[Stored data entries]
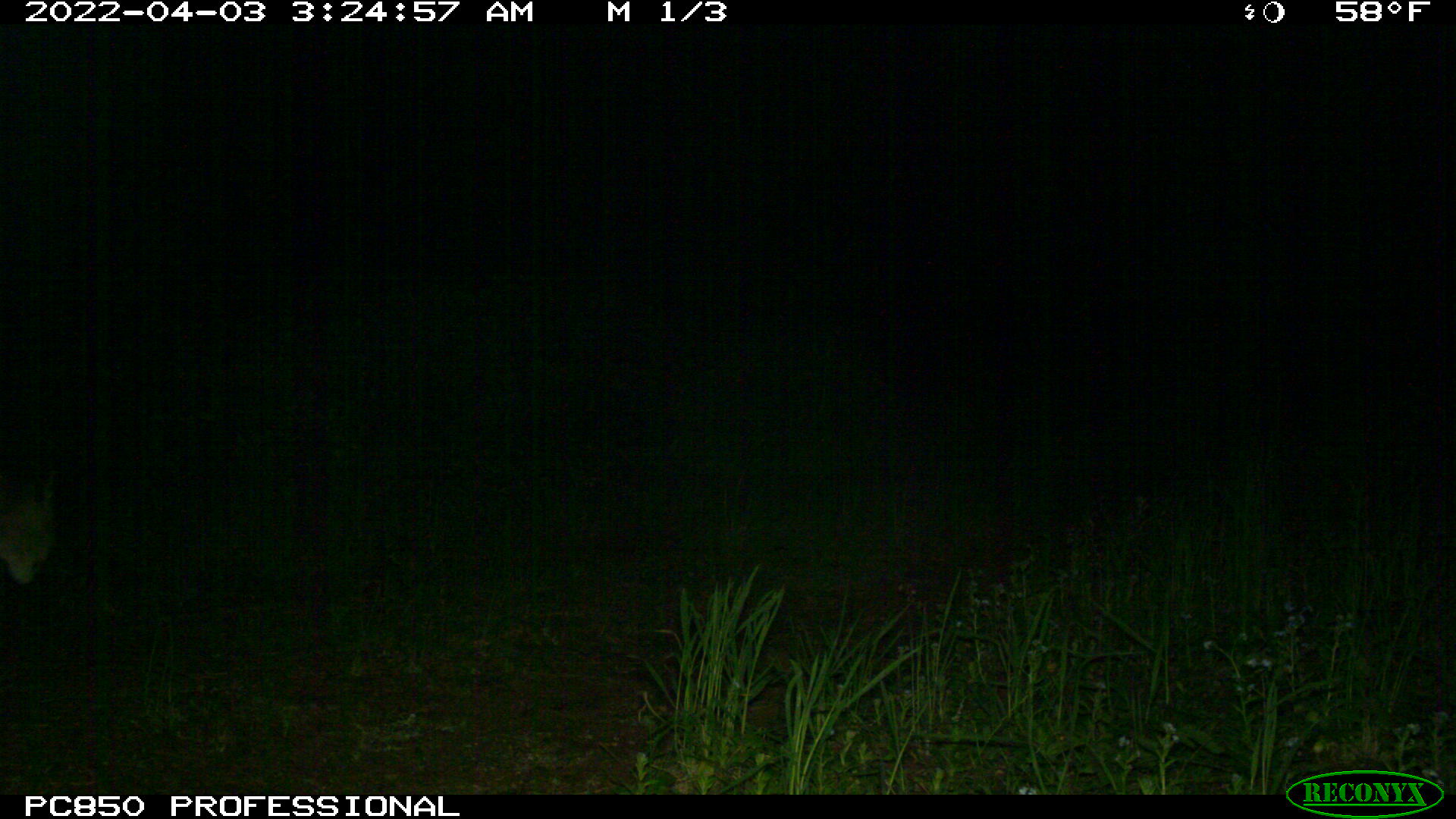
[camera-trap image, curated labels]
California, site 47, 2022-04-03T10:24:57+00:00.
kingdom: Animalia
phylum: Chordata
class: Mammalia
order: Carnivora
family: Felidae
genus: Puma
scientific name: Puma concolor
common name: puma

• [What is being asked]:
The output should consist only of the lines from the one with "California, site 47, 2022-04-03T10:24:57+00:00." through the final line of the records above, exactly.

• [Response box]:
California, site 47, 2022-04-03T10:24:57+00:00.
kingdom: Animalia
phylum: Chordata
class: Mammalia
order: Carnivora
family: Felidae
genus: Puma
scientific name: Puma concolor
common name: puma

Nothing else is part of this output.